MINNEAPOLIS — Shank you very much.
Richard Sherman just collapsed on the turf, too shocked to do anything else. All around him, Seahawks ran around like they’d just stolen something.
Minnesota had driven down the field with the season on the line to get into position for Blair Walsh to win Sunday’s NFC wild-card playoff game with a 27-yard field goal. That’s 6 yards shorter than an extra point. And Walsh had already made all three of his kicks, including one from 48 yards, in the subzero air.
But this time, with his holder Jeff Locke failing to spin the laces away as kickers prefer, Walsh shanked it wide left with 26 seconds remaining.
That’s how Seattle rallied with 10 points in the final quarter then held on for 10-9 victory over some stunned Vikings at TCF Bank Stadium.
The improbable – almost impossible – finish sends the Seahawks (11-6) on to top-seeded Carolina (15-1) in the divisional round next Sunday at 10:05 a.m. Pacific Time.
Sunday game-time temperature was minus-5, with a 12-mph wind creating a wind chill of minus-25.
That made it the third-coldest playoff game in NFL history, behind the 1967 “Ice Bowl” NFL title game between the Cowboys and Packers in Green Bay in 1967 and the Chargers-Bengals 1982 AFC championship in Cincinnati (minus-9, with a wind chill of minus-59).
Russell Wilson struggled all day in almost inhumane temperatures, endangering the Seahawks’ season. Then he made two, immortal plays to save it.
Wilson stayed almost miraculously poised after a shotgun snap for which he wasn’t ready sailed over his head early in the fourth quarter Sunday in this NFC wild-card playoff for the ages. Seattle’s unflappable quarterback saved that ball, then found Tyler Lockett for a 35-yard catch and run that set up his 4-yard pass to Doug Baldwin for this frozen game’s first touchdown.

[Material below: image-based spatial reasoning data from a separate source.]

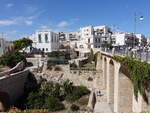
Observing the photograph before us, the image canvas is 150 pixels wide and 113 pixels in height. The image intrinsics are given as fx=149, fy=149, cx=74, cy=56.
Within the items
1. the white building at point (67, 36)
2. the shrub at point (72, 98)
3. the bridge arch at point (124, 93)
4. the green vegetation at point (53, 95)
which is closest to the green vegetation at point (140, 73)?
the bridge arch at point (124, 93)

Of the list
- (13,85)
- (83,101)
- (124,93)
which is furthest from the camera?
(83,101)

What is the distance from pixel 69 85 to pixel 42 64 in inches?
271

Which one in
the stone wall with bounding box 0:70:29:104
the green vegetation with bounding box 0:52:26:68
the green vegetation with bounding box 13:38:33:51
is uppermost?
the green vegetation with bounding box 13:38:33:51

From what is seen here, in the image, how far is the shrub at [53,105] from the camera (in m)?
18.1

Then, down 9-7, Wilson kept his wits with a Vikings pass rusher pulling him down for what was about to be a sack that could have pushed Seattle out of field-goal range. Wilson dragged the defender outside the tackle box before he chucked the ball into the sideline, avoiding an intentional-grounding foul that would have made a field goal impossible.
Instead, Wilson’s grit allowed Steven Hauschka to kick the go-ahead field goal from 46 yards with just over 8 minutes left.
Safety Kam Chancellor set up the winning points by stripping Minnesota running back Adrian Peterson of the ball after a catch. Defensive tackle Ahtyba Rubin recovered the fumble.
Chancellor then got flagged for pass interference on Minnesota tight end Kyle Rudolph then allowed Rudolph the long catch and run to get the Vikings in position for their final, fateful field-goal miss.
The Vikings started drives at or past midfield three times as the result of Seahawks mistakes. That’s how Minnesota got all of its points.
The third came late in the third quarter. Derrick Coleman had Minnesota punt returner Marcus Sherels corralled in Vikings territory. But then Coleman grabbed Sherels’ face mask. That 15-yard foul resulted in Minnesota starting its drive at the Seattle 48.
And that resulted in the Vikings’ third field goal, from 48 yards by Walsh that sliced through the subzero air.
The game’s only score of the first half, a short field goal by Walsh, came after Seattle’s only huge mistake of the first two quarters. Clint Gresham dribbled a grounded snap back to Jon Ryan. The athletic Ryan deftly avoided the only punt-rusher in the backfield and had time to reload and punt. Instead, the contestant on television’s fit “American Ninja Warrior” last spring boldly tried to run the 7 yards for the first down. He got 4 then face-planted into the turf hurdling a Viking.
Seattle’s defense held again on the turnover on downs at its own 29, forcing the field goal.
The extreme cold was why coach Pete Carroll decided not to try a 48-yard field goal on fourth and 13 from the Vikings 30 in the second quarter with Minnesota leading 3-0. He chose to pass instead, and Fred Jackson caught a short one then got tackled well short of the first-down line.
The cold also affected Wilson on what would have been the Seahawks’ go-ahead touchdown just before halftime. The Seahawks got to the Minnesota 39 on a third-down pass-interference call when cornerback Xavier Rhodes tackled Tyler Lockett well before Wilson’s long pass arrived. On the next third down, Doug Baldwin broke free to the goal line 5 yards behind any Viking. But Wilson’s throw skewed oddly up as it left his hand then fluttered. That allowed two Vikings to get back to Baldwin and break up the pass. Seattle punted and the half ended with the Seahawks still down 3-0.
It was the first time the Seahawks had been shut out in a first half since the 2014 regular-season finale against St. Louis. Seattle had 86 yards at halftime, to 99 for the Vikings.